The dolphins were quite far away today, we paddled almost to the mouth of the harbour before we saw the dolphin watching boats stopped up ahead and knew the dolphins were there. We felt a little disheartened, unsure whether we would make it that far out before we had to turn back and head for Akaroa once more.
Suddenly something amongst the waves catches Rachael's eye, they paddle over and then we both saw those distinctive, quirky round dorsal fins of Hector's Dolphins. Calling to Mum and Laura we headed over in their direction hoping to get just a little closer. Suddenly, right next to the kayak the dolphins surfaced! We whooped in delight, they were so close! The dolphins hung around us for about 10 minutes, at one point there was at least 10 dolphins surfacing and swimming all around our kayaks, some even began bow riding! We pushed on hard watching them just in front of us under the water! A couple of dolphins porpoised clear of the water just to our right, it was pretty awesome!

All too soon they disappeared into the waves and it was time for us to start our journey back, heading into the wind and waves it would take us much longer to return. We hugged the coastline trying to keep out of the wind and spray as much as possible. We paddled close to rocks that were covered in barnacles, chitons, limpets, oysters and some of the largest mussels we have ever seen! We went through beds of kelp, watching the browns appear in a patchwork amongst the green water.

It was tough going our arms and shoulders ached and we were covered in salt as the sun quickly dried off any water that sprayed us. Still we ploughed on, stopping for short breaks to rest our muscles and take in a bit of the scenery.

We rounded the headland into French Bay to find it heaving with yachts making the most of the wind and sunny weather, we made our way across to the beach, dodging large sail boats as they tacked back and forth. 4 hours after we had started we skimmed back up the beach and Rachael got out to haul both kayaks onto the beach. We handed the gear back and then went to change from our dripping clothes and had a hot cup of tea.

The rest of the day we spent relaxing, pooped from our kayaking adventure.

Monday - Woke to an absolutely gorgeous, hot morning, for our final day in Akaroa and after a leisurely breakfast Rachael, Lee and Laura headed down to the main wharf to do some fishing and enjoy the beautiful day.

It started off quite quiet but as the tide turned and began to come in we started to feel bites on the end of our line. Lee and Rachael ended up having quite a successful afternoon, both catching numerous small Wrasse and Herring, we kept the herring to eat and let the wrasse go. Unfortunately Laura didn't have as much luck, not catching anything all afternoon =) but still we all enjoyed just relaxing in the sunshine. After a couple of hours our bait had all gone and we were all feeling rather rosy from sitting in the sun, so we headed up the hill to show mum our catch.

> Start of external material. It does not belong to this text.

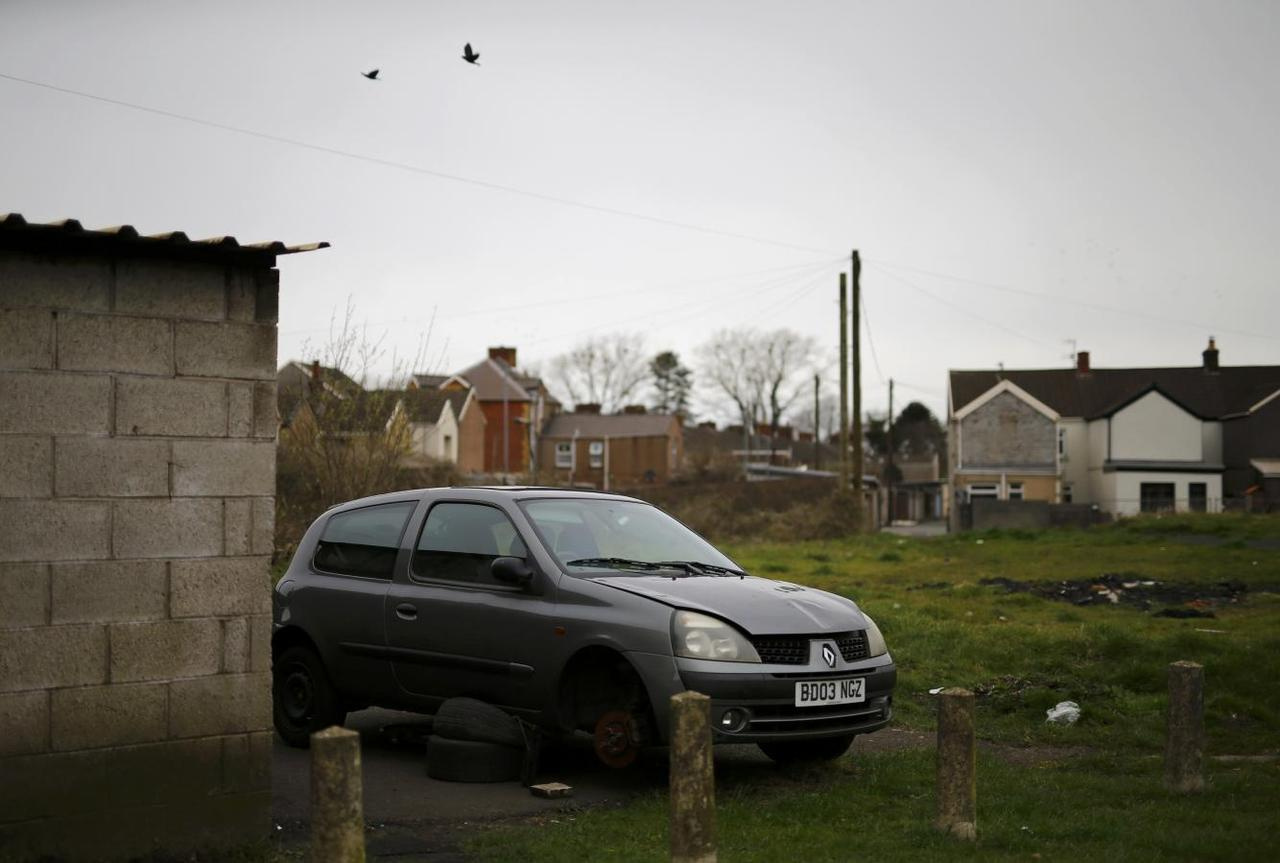 A broken car sits on a housing estate near the Tata steelworks in the town of Port Talbot, Wales, Britain April 1, 2016. REUTERS/Darren Staples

After a cooling dip in the pool we ate the fillets of herring for starters, polished off the rest of our dinner and rushed back down the hill in order to join an evening penguin watch.

We jumped into the four wheel drive mini van and then headed up an extremely steep, twisting road to the very lip of the volcanic crater. From here we had magnificent views of Akaroa Harbour and the rest of the Banks Peninsula in the evening light.,
As we descended down the other side, Flea Bay or Pohatu came into view, this is where the White-flippered Penguins nest and sleep for the night. A beautiful, rugged bay with bluish grey water and pine trees topping grassy, steep sides. The penguins nest on both sides of the bay, right up to the tree line and although most of the chicks have fledged by now, adults are returning to the burrows to moult.

We drove to the very bottom of the bay and then walked along the steep sides following a narrow track, passing bushes and gullies, every now and then we would come across a nest box. Carefully our guide lifted the lids to reveal some White-flippered Penguins! We mostly found adults in various stages of the moult, looking a little bedraggled but we also saw two late chicks, with their bright blue plumage!

As we walked a little further our guide pointed our three Yellow-eyed Penguins up on the bank, one of rarest penguins whose numbers have dramatically been reduced by loss of habitat in which they breed.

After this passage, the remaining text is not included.